Perempuan asing bernama Yu Jie terlihat duduk di sudut ruang sel. Melihat ke hadiran Cil senyum mulai melebar di wajahnya yang cantik.

"Apa kamu tak takut lagi?" Tan merasa heran melihat Yu Jie tersenyum.

Yu Jie melihat Tan sesaat. Tertunduk lagi sebelum berbicara. "Awalnya saya memang takut. Tapi... setelah dipikir-pikir untuk apa saya takut? Saya sudah berkali-kali diperkosa kakak sepupu saya dan temannya. Saya sudah tercemar! Tidak ada lagi dari diri saya yang harus dilindungi."

"Jadi itu kenapa dengan santainya kamu membuka baju? Ah... keterlaluan! Kalau kamu merasa tidak ada lagi dari dirimu yang harus dilindungi lalu kenapa kamu lebih memilih mengikuti saudara gilamu untuk merampas kapal dibanding mati karena dibuangnya ke laut?!"

Yu Jie terdiam mendengar kemarahan Tan.

"Kamu belum ingin matikan? Kalau benar, itulah hidupmu yang harus kamu lindungi! Seorang penjahat kejam sekali pun akan di beri pengampunan jika bersungguh ingin berubah. Dan untukmu yang hanya menjadi korban, tentunya akan ada kesempatan ke dua. Lebih hargailah dirimu sendiri!"

"Benarkah masih ada kesempatan ke dua untukku?"

"Ya, benar!"

Tiba-tiba air mata tampak mengalir membasahi wajah, Yu Jie segera menghapusnya, dengan senyuman ia lalu berkata. "Saya mau punya anak seperti... anak manis itu."

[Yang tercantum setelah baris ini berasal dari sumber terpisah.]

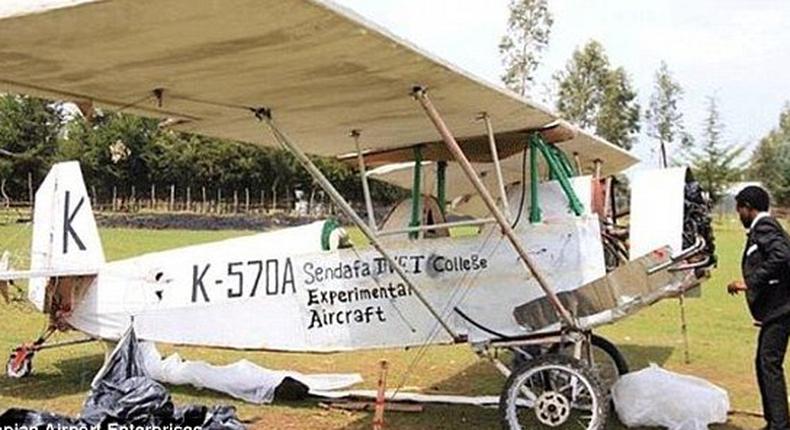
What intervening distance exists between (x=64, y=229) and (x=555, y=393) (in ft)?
17.7

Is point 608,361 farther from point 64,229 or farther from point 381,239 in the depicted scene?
point 64,229

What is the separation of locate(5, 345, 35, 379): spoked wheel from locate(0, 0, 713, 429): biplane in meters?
0.02

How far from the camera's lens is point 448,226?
7.06 m

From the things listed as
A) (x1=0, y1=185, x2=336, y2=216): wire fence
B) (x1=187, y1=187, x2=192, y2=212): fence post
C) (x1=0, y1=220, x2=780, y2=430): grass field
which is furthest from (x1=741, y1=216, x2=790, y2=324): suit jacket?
(x1=187, y1=187, x2=192, y2=212): fence post

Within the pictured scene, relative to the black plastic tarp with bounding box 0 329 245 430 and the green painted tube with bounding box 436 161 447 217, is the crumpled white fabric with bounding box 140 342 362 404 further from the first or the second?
the green painted tube with bounding box 436 161 447 217

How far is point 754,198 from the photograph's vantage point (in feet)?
21.5

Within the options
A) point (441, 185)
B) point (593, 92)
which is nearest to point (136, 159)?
point (593, 92)

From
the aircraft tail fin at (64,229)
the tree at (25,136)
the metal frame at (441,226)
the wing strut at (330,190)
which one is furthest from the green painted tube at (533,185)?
the tree at (25,136)

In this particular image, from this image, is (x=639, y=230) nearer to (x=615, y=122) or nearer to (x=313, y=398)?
(x=313, y=398)

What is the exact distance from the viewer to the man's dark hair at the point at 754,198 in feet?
21.5

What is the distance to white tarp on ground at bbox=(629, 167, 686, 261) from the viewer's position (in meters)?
6.43

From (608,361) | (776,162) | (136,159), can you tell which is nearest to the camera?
(608,361)

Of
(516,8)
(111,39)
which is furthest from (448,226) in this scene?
(516,8)

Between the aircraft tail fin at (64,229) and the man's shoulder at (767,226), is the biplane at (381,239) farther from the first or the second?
the man's shoulder at (767,226)
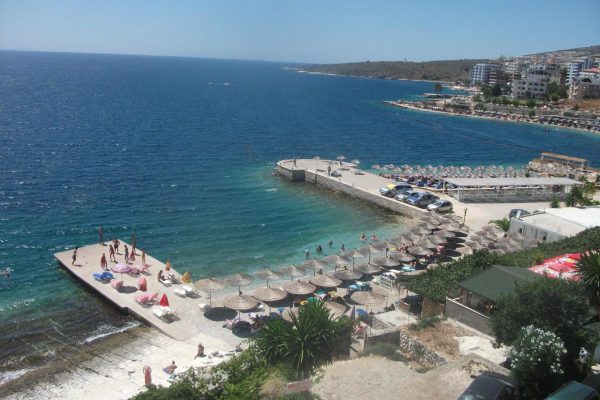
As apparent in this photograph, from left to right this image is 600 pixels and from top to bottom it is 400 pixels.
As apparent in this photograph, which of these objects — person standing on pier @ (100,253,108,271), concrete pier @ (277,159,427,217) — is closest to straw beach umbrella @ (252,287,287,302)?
person standing on pier @ (100,253,108,271)

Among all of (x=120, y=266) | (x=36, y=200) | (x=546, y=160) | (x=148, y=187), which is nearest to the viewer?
(x=120, y=266)

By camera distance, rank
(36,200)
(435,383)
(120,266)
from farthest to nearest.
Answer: (36,200) < (120,266) < (435,383)

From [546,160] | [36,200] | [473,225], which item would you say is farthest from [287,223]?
[546,160]

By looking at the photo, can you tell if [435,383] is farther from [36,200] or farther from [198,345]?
[36,200]

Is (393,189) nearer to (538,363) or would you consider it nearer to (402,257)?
(402,257)

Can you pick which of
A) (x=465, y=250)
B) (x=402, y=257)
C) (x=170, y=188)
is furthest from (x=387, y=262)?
(x=170, y=188)

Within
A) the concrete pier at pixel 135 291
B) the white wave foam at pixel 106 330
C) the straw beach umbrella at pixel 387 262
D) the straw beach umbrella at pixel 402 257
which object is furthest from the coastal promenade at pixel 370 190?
the white wave foam at pixel 106 330
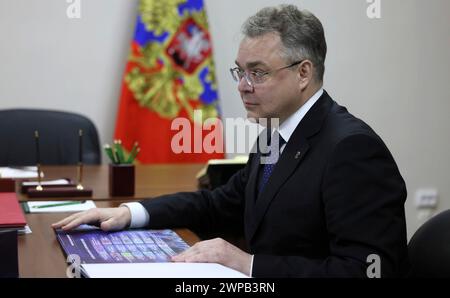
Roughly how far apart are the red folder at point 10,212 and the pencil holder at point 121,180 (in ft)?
1.17

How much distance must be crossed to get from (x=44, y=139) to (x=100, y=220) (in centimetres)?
172

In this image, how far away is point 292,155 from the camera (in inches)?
73.5

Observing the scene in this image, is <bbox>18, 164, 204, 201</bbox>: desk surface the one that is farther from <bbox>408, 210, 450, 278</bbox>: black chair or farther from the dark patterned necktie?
<bbox>408, 210, 450, 278</bbox>: black chair

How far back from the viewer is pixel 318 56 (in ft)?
6.29

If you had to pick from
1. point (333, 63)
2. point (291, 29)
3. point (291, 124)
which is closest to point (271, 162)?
point (291, 124)

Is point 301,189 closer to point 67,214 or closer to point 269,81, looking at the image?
point 269,81

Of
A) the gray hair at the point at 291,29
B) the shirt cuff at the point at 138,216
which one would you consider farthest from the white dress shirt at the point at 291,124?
the gray hair at the point at 291,29

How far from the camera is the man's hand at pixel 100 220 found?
195 cm

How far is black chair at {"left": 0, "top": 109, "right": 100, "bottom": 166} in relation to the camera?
3.53 metres

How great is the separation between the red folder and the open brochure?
5.5 inches

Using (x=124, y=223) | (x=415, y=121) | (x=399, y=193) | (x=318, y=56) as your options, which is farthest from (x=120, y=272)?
(x=415, y=121)

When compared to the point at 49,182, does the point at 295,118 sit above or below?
above

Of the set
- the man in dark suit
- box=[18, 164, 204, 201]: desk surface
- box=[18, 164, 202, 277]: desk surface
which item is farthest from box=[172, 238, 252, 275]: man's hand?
box=[18, 164, 204, 201]: desk surface
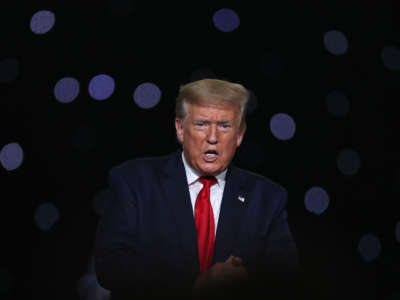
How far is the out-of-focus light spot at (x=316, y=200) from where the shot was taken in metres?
2.05

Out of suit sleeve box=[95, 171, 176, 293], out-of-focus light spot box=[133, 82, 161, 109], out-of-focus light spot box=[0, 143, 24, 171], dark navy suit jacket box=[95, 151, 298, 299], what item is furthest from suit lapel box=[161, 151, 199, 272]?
out-of-focus light spot box=[0, 143, 24, 171]

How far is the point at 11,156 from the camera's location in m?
1.91

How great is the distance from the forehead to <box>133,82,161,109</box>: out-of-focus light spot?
367mm

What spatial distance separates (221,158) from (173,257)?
1.24 ft

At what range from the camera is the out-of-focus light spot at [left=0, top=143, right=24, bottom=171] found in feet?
6.28

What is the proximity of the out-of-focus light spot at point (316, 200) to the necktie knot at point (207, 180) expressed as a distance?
1.95ft

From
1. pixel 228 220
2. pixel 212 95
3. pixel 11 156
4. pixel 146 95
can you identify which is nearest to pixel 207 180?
pixel 228 220

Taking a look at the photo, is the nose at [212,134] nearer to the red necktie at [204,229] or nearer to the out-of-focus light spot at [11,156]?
the red necktie at [204,229]

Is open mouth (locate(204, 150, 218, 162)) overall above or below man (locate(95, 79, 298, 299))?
above

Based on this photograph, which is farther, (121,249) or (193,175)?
(193,175)

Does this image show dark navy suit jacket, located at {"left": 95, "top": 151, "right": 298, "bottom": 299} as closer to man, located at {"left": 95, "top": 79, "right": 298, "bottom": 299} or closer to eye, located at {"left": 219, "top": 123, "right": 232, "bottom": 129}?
man, located at {"left": 95, "top": 79, "right": 298, "bottom": 299}

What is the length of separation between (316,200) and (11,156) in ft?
4.40

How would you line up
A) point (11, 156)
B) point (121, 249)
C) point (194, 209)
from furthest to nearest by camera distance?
point (11, 156)
point (194, 209)
point (121, 249)

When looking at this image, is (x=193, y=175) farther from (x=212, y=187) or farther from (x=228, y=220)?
(x=228, y=220)
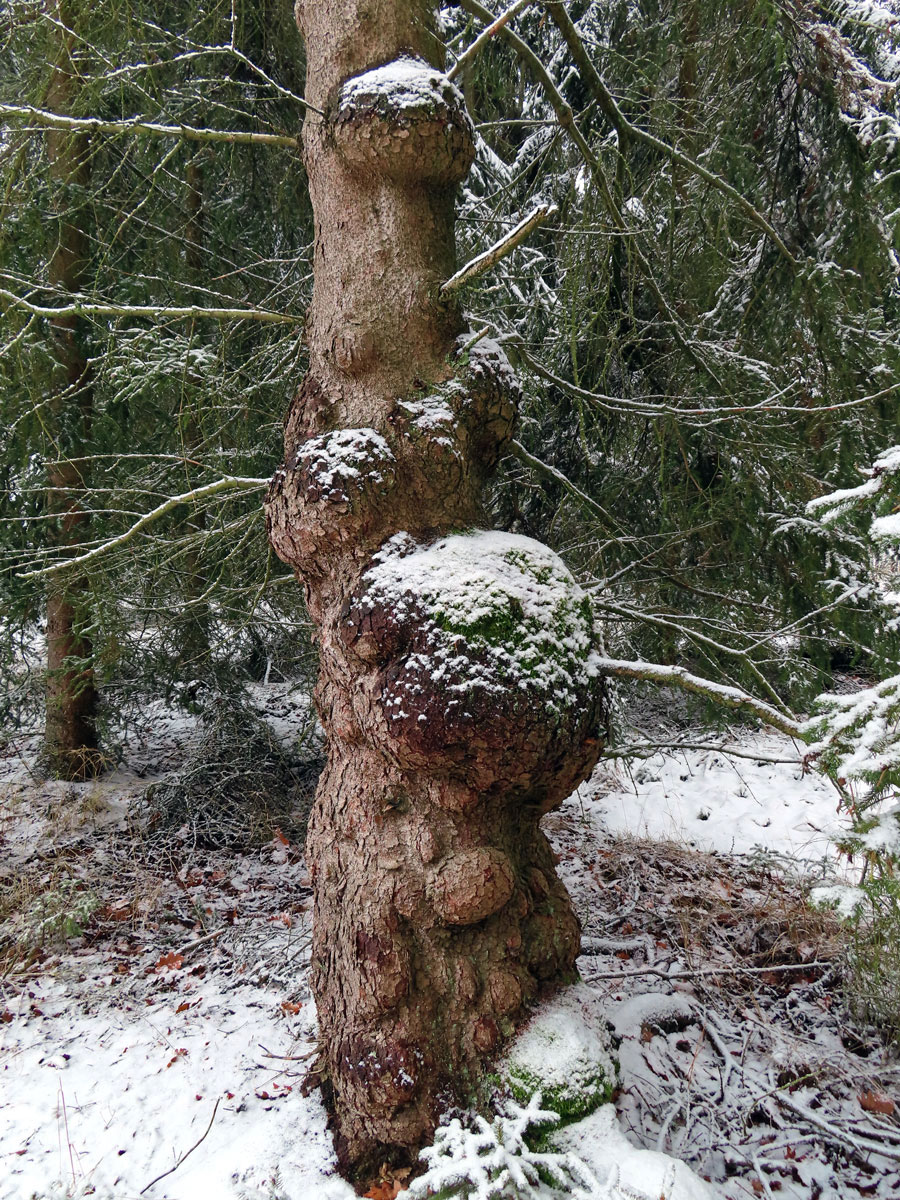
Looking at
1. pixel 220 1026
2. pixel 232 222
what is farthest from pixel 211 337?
pixel 220 1026

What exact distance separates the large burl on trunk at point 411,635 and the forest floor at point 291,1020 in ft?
1.57

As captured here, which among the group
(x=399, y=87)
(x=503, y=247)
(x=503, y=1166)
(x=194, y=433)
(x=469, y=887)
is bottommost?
(x=503, y=1166)

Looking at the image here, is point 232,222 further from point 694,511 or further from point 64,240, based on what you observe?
point 694,511

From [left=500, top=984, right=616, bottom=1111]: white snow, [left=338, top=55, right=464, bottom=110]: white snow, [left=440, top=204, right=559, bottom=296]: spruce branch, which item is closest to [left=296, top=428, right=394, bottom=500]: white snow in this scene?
[left=440, top=204, right=559, bottom=296]: spruce branch

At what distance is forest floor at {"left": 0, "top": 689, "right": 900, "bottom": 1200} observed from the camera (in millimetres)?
2191

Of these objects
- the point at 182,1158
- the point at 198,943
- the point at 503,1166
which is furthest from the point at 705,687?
the point at 198,943

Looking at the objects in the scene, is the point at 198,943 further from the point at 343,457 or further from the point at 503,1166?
the point at 343,457

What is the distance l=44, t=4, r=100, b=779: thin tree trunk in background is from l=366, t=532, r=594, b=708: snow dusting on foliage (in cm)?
307

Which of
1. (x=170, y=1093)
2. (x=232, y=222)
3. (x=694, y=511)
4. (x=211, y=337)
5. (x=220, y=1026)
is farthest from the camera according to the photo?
(x=232, y=222)

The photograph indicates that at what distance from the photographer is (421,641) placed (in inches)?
78.7

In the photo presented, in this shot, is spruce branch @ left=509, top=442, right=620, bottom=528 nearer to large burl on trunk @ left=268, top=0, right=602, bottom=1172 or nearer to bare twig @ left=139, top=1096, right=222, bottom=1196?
large burl on trunk @ left=268, top=0, right=602, bottom=1172

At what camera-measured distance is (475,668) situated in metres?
1.96

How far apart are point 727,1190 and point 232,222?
6036 millimetres

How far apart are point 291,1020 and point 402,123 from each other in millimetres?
3404
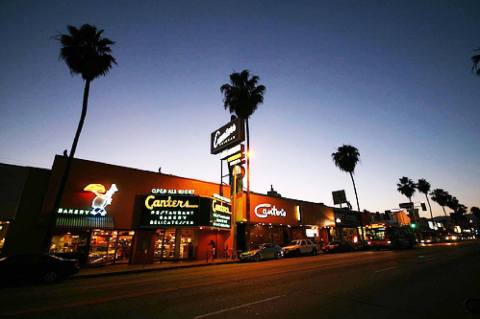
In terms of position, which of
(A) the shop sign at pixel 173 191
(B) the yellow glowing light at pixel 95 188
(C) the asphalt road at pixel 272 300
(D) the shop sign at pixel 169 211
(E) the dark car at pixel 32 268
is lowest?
(C) the asphalt road at pixel 272 300

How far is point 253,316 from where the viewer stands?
5.86 meters

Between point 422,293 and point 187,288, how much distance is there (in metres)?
7.96

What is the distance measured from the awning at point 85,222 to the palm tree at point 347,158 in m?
40.3

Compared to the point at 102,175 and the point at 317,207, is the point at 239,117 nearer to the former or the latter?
the point at 102,175

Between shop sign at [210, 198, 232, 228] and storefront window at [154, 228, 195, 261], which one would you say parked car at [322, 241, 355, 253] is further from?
storefront window at [154, 228, 195, 261]

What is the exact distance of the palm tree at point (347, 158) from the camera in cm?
4672

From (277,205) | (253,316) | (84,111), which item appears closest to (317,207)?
(277,205)

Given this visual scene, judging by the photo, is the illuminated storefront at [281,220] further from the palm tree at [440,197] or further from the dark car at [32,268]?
the palm tree at [440,197]

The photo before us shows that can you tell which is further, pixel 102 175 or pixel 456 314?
pixel 102 175

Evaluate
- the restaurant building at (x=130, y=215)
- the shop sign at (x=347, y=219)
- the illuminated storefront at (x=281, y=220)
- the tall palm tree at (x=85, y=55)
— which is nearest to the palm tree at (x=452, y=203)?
the shop sign at (x=347, y=219)

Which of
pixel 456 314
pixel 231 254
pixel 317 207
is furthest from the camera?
pixel 317 207

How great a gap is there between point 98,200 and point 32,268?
9.06 meters

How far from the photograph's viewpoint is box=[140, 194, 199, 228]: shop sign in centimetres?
2275

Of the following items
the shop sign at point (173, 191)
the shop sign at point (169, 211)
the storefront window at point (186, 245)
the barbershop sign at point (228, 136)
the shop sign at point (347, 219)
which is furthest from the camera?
the shop sign at point (347, 219)
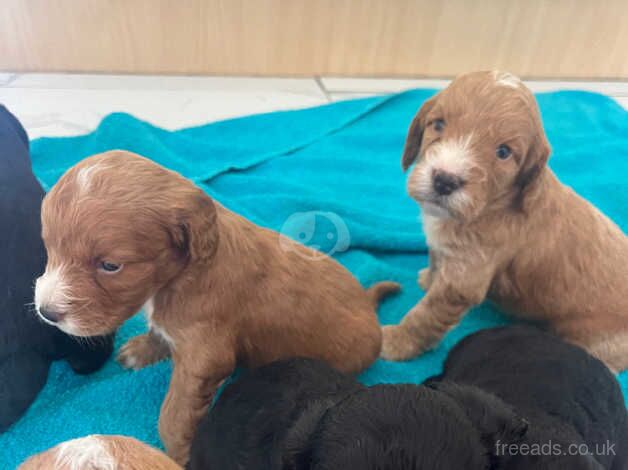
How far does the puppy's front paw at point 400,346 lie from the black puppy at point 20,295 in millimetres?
1614

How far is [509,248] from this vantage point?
106 inches

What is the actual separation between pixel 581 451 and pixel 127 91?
469cm

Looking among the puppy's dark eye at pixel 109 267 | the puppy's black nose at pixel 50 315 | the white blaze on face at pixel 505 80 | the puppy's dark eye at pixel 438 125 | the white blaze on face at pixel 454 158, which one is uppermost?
the white blaze on face at pixel 505 80

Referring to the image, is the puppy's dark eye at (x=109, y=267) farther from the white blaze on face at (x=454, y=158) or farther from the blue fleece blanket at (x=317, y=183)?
the white blaze on face at (x=454, y=158)

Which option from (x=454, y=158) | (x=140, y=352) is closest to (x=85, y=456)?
(x=140, y=352)

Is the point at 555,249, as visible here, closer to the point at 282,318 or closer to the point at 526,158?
the point at 526,158

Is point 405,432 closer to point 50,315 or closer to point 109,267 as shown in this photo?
point 109,267

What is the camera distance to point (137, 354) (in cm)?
279

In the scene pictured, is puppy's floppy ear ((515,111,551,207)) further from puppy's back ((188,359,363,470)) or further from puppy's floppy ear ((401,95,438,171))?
puppy's back ((188,359,363,470))

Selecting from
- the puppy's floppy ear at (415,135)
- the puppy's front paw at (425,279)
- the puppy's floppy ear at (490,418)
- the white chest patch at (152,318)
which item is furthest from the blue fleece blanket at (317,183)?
the puppy's floppy ear at (490,418)

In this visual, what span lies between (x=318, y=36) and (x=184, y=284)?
3918 mm

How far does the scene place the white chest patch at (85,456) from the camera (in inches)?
52.7

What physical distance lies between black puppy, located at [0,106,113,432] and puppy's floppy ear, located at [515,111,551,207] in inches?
88.9

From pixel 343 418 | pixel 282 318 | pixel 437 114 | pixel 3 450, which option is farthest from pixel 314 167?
pixel 343 418
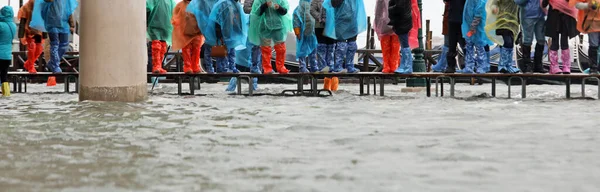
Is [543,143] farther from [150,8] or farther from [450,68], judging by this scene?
[150,8]

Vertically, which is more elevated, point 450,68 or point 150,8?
point 150,8

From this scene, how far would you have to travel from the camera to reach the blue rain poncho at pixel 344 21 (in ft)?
50.9

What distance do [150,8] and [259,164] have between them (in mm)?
10907

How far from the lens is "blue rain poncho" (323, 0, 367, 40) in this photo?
1552 cm

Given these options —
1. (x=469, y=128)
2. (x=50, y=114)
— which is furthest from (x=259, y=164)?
(x=50, y=114)

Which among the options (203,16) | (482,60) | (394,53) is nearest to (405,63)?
(394,53)

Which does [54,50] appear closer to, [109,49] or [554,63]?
[109,49]

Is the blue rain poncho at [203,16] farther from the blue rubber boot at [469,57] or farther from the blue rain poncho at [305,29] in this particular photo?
the blue rubber boot at [469,57]

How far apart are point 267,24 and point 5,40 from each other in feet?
12.8

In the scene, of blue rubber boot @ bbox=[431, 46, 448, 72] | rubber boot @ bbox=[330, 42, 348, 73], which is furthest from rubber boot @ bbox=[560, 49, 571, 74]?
rubber boot @ bbox=[330, 42, 348, 73]

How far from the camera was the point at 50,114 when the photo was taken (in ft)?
33.3

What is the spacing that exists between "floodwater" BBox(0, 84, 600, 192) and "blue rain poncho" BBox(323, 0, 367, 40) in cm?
464

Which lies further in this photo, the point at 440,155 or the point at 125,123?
the point at 125,123

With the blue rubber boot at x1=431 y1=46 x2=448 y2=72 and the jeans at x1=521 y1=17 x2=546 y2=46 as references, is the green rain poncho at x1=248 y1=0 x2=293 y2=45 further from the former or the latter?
the jeans at x1=521 y1=17 x2=546 y2=46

Tan melihat Cil yang berdiri bersamanya. Menepuk-nepuk pundak Cil sambil merapatkan ke tubuhnya. "Tentu saja kamu bisa. Akan ada laki-laki baik yang menerimamu apa adanya."

"Kalau begitu apakah tuan mau menerima saya?"

"Apa?! Tidak. Saya bukan orang yang baik. Kamu akan kami bebaskan jadi, carilah laki-laki lain..." jawab Tan sambil melihat ke arah pintu besi yang di buka lebar Datuk Laksamana.

Datuk Laksamana berhenti di ambang pintu, bersandar di dinding mendengar pembicaraan Tan dan Yu Jie.

"Tapi saya merasa, dada saya berdebar setiap melihat tuan. Terutama saat tuan menatap langsung mata saya!"

"Pasti ada yang salah!"

"Benar tuan."

"Kamu harus diperiksa seorang tabib. Pasti ada masalah dengan jantungmu!"

"Benar tuan. Jantung saya memang ada masalah. Masalahnya adalah selalu berdebar ketika melihat tuan."

"Oh... ya ampun..."

Datuk Laksamana menahan tawa melihat adegan di depannya. Seorang Tan, calon panglima perangnya kesulitan menghadapi seorang perempuan. 'Apakah bisa dia memimpin ribuan pasukan, sementara menghadapi seorang perempuan saja kewalahan.' Mengingat hal itu, Datuk Laksamana menjadi tertawa lepas. Tidak bisa lagi menahan tawanya.

"Kenapa atuk tertawa?" Cil menghampiri Datuk Laksamana.

"Ini urusan orang dewasa. Ayo kita pergi Cil." Datuk Laksamana masih saja tertawa. Menggandeng tangan Cil untuk keluar.

Tan menghampiri Datuk Laksamana yang beranjak pergi. "Datuk... jangan begitu... Tolonglah saya bicara."

"Tuan. Jangan pergi. Bagaimana tuan?" Yu Jie berlari ke arah jeruji besi yang membatasinya.

Pintu besi tertutup, menghasilkan suara berdentam keras. Suara tawa Datuk Laksamana terdengar dan semakin menjadi-jadi menertawai Tan yang meminta bantuannya.

Yu Jie tersenyum sambil menghela nafas lega. "Sepertinya tuan itu pemalu."